Posted on

Andrew McNeillie

Andrew McNeillie was born in North Wales in 1946 and educated at John Bright Grammar School, Llandudno, and Magdalen College, Oxford. He was Literature Editor at OUP for five years until May 2009 when Exeter Univeristy made him a Professor in their English Department, based at the university’s campus in Cornwall. This appointment centres round the magazine ARCHIPELAGO founded in 2007 and a new MA programme closely associated with it called ‘Nature, Writing and Place’.

He has two new books forthcoming: a memoir Once due from Seren in May 2009, and a book of poems In Mortal Memory due from Carcanet in February 2010.

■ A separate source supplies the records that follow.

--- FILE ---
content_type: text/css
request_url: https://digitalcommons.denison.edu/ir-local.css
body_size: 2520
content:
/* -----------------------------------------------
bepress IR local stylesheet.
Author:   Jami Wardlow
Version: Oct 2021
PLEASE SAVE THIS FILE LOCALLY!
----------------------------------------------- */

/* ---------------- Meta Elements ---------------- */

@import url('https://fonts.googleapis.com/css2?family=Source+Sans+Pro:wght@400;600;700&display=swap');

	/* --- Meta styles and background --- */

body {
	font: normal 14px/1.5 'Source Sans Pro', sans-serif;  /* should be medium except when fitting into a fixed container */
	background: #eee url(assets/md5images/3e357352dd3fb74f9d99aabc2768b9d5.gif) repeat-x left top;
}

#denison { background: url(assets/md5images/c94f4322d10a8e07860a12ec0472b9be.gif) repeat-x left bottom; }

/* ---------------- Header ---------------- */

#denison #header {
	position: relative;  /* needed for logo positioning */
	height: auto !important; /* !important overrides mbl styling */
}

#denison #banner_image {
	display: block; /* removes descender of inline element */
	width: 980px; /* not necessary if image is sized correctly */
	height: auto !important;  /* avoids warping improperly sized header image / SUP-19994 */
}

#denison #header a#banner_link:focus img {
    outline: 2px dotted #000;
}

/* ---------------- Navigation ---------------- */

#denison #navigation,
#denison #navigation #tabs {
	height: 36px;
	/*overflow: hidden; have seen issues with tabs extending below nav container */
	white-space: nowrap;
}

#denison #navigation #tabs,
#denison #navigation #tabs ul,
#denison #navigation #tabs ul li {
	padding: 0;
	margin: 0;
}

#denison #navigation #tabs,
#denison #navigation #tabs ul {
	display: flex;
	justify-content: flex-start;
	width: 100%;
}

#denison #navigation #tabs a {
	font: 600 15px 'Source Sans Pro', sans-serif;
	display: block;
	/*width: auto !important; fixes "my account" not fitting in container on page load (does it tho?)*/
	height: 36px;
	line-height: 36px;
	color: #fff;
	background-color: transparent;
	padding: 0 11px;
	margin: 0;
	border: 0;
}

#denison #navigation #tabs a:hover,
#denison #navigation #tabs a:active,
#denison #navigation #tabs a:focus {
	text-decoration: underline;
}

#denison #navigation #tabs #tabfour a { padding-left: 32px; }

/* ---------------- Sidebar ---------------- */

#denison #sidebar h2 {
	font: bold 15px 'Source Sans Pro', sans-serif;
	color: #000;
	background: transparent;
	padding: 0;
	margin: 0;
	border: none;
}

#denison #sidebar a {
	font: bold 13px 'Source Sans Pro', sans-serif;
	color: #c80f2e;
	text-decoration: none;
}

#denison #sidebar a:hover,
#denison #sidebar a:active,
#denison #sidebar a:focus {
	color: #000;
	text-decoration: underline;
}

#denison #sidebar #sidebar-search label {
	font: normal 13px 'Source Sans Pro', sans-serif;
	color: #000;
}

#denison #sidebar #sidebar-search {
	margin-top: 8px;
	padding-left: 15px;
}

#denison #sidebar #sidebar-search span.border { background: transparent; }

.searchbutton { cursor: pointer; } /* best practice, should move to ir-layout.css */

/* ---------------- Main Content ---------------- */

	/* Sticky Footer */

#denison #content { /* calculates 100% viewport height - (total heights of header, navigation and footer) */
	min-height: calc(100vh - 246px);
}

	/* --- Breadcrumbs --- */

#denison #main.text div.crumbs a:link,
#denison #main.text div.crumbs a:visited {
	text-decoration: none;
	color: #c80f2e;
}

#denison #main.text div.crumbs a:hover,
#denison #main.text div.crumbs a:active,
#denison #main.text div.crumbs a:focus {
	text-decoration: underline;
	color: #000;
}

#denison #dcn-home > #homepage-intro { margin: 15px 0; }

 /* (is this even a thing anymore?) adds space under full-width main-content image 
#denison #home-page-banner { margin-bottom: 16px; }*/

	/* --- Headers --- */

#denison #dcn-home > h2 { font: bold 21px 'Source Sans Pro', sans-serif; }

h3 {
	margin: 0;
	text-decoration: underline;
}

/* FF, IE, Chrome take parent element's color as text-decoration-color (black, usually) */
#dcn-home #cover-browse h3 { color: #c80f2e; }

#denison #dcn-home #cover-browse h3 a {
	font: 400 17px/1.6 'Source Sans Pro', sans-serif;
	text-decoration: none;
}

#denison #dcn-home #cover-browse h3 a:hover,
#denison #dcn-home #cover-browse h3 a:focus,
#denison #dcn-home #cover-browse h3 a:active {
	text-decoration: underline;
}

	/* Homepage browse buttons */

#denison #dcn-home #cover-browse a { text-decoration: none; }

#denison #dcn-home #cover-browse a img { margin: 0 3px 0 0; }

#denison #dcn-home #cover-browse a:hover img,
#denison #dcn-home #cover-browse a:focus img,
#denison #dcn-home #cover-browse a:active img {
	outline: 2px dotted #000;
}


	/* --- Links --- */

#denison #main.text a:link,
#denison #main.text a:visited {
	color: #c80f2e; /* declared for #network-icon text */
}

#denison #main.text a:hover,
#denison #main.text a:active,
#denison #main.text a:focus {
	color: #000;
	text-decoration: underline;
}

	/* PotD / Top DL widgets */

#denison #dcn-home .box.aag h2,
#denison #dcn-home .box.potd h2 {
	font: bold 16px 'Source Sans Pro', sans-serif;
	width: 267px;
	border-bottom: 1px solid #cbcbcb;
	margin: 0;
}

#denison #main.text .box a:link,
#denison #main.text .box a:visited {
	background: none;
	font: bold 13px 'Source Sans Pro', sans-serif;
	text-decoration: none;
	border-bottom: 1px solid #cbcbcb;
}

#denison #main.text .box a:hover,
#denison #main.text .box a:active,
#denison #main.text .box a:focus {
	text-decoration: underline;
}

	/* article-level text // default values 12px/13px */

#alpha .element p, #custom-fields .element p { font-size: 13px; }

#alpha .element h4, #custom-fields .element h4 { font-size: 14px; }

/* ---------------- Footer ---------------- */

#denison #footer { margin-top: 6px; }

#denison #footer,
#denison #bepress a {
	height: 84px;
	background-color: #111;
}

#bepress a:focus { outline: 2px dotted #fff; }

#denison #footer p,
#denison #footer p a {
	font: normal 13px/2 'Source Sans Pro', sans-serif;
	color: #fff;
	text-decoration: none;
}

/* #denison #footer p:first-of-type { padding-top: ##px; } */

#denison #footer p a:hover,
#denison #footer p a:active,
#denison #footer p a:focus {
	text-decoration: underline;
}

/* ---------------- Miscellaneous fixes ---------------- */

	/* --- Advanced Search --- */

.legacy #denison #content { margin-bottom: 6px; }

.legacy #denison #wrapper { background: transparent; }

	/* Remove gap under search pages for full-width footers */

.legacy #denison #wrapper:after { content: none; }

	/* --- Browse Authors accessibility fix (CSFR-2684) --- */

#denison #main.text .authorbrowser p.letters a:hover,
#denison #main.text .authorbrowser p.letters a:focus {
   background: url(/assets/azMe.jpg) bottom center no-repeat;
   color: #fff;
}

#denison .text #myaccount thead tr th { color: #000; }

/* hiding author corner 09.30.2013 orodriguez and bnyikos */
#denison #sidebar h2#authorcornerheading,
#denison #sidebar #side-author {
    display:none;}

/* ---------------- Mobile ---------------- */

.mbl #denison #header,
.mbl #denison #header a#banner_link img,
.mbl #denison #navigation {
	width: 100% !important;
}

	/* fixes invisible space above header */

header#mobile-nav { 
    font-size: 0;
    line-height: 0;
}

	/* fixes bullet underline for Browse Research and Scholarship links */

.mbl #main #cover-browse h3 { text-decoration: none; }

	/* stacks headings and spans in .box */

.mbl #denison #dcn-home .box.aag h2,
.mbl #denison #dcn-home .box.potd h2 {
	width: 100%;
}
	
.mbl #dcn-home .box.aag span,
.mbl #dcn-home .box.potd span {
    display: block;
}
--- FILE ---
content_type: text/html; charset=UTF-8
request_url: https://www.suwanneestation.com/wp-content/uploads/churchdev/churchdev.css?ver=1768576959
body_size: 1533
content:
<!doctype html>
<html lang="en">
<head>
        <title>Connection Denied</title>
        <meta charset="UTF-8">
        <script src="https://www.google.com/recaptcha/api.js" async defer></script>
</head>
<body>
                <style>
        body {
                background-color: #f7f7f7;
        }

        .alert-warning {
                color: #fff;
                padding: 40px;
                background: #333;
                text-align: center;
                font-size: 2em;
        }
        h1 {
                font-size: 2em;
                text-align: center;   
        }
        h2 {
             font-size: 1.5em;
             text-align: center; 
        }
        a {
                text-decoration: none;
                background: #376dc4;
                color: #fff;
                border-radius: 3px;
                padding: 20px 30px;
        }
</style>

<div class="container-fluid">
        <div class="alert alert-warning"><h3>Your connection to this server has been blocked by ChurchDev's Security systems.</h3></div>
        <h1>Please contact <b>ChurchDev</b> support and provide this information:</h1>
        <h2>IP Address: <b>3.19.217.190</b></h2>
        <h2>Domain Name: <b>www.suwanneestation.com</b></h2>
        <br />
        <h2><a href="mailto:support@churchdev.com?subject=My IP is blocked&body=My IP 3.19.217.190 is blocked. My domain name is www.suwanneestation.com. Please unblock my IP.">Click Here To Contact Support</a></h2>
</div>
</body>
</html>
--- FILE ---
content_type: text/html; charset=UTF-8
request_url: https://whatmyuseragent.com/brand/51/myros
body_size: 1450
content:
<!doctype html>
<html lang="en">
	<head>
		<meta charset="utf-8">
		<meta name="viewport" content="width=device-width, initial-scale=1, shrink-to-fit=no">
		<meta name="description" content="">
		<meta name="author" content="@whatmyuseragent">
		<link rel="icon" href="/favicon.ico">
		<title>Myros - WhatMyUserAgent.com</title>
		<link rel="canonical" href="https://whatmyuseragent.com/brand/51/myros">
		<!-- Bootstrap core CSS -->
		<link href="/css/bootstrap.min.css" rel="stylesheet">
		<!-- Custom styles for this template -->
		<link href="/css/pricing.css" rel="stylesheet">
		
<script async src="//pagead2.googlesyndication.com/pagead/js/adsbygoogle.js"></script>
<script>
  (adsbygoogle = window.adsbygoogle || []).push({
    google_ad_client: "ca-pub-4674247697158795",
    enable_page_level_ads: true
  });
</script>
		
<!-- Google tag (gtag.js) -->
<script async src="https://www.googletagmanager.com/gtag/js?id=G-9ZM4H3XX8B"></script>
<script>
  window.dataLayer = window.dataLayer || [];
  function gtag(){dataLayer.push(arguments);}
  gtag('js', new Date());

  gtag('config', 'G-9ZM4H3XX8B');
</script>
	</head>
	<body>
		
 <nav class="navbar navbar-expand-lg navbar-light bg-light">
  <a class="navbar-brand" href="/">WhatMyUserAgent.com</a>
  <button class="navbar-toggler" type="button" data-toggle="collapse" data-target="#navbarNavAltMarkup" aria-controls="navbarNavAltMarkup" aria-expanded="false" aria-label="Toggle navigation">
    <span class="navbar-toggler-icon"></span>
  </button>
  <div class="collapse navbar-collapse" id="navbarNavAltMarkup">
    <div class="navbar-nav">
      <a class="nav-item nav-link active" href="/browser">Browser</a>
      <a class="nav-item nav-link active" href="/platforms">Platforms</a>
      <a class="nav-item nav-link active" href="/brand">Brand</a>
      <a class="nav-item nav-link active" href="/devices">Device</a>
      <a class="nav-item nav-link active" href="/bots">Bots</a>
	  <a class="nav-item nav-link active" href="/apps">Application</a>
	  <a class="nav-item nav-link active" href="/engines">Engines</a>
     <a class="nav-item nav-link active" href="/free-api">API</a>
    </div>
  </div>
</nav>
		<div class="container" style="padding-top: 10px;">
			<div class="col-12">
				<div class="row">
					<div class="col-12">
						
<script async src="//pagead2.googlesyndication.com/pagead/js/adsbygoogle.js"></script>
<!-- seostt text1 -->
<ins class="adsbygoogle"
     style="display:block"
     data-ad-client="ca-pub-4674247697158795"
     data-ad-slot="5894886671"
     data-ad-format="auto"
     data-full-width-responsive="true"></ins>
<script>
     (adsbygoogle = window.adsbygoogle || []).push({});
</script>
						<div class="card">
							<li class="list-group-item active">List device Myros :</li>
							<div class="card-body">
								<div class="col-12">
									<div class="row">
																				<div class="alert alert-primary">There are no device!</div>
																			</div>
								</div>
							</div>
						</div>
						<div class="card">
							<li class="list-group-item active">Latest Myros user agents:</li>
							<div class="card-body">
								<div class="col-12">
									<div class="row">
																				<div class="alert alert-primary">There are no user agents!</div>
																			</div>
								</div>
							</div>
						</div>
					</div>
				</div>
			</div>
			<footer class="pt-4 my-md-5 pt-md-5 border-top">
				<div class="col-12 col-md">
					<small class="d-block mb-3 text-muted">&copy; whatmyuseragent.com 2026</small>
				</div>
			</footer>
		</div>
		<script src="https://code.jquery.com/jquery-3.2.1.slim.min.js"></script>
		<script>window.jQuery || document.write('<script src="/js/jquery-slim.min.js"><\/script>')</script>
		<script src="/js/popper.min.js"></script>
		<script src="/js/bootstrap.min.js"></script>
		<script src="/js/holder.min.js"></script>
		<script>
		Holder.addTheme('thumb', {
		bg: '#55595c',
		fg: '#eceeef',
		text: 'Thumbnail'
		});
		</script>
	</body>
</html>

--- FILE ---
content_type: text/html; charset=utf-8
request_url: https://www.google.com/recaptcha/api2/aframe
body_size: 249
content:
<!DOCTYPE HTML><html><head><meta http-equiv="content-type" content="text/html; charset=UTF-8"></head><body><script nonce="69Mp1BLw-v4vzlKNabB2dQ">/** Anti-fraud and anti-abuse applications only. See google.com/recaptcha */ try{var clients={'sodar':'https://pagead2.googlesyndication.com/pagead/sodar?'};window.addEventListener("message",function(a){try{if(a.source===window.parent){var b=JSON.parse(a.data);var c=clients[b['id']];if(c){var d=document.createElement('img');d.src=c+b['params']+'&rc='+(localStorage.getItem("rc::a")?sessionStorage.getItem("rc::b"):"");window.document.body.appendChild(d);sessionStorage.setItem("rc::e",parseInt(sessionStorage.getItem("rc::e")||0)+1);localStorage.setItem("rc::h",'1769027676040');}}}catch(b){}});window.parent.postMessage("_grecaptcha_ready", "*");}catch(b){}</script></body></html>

His first collection of poems Nevermore (2000), in the Oxford Poets series from Carcanet, was shortlisted for the Forward Prize for Best First Collection. His prose memoir An Aran Keening tells of his stay on Inis Mór, just short of a year through 1968-69. It was published in 2001 by the Lilliput Press, Dublin, and in 2002 in the USA by the University of Wisconsin Press. Adam Nicolson, choosing his book of the year for 2002, in the Daily Telegraph wrote: ‘I enjoyed nothing more this year than An Aran Keening, Andrew McNeillie’s soft, sharp, funny and often heart-wrenchingly nostalgic account of the 11 months he spent on Inishmore, the biggest of the Aran Islands, in the late 1960s.’ Tim Robinson in the Irish Times wrote: ‘…McNeillie’s prose can be as pristine and effervescent as the sea’s edge on a summer beach….Aran is once again a larger place than it was.’ Subsequent collections of poems include: Now, Then (2002) and Slower (2006), both from Carcanet Press.

He is a son of the Scottish writer John McNeillie (also known as Ian Niall, 1916-2002); and father of ceramicist and painter Gail McNeillie.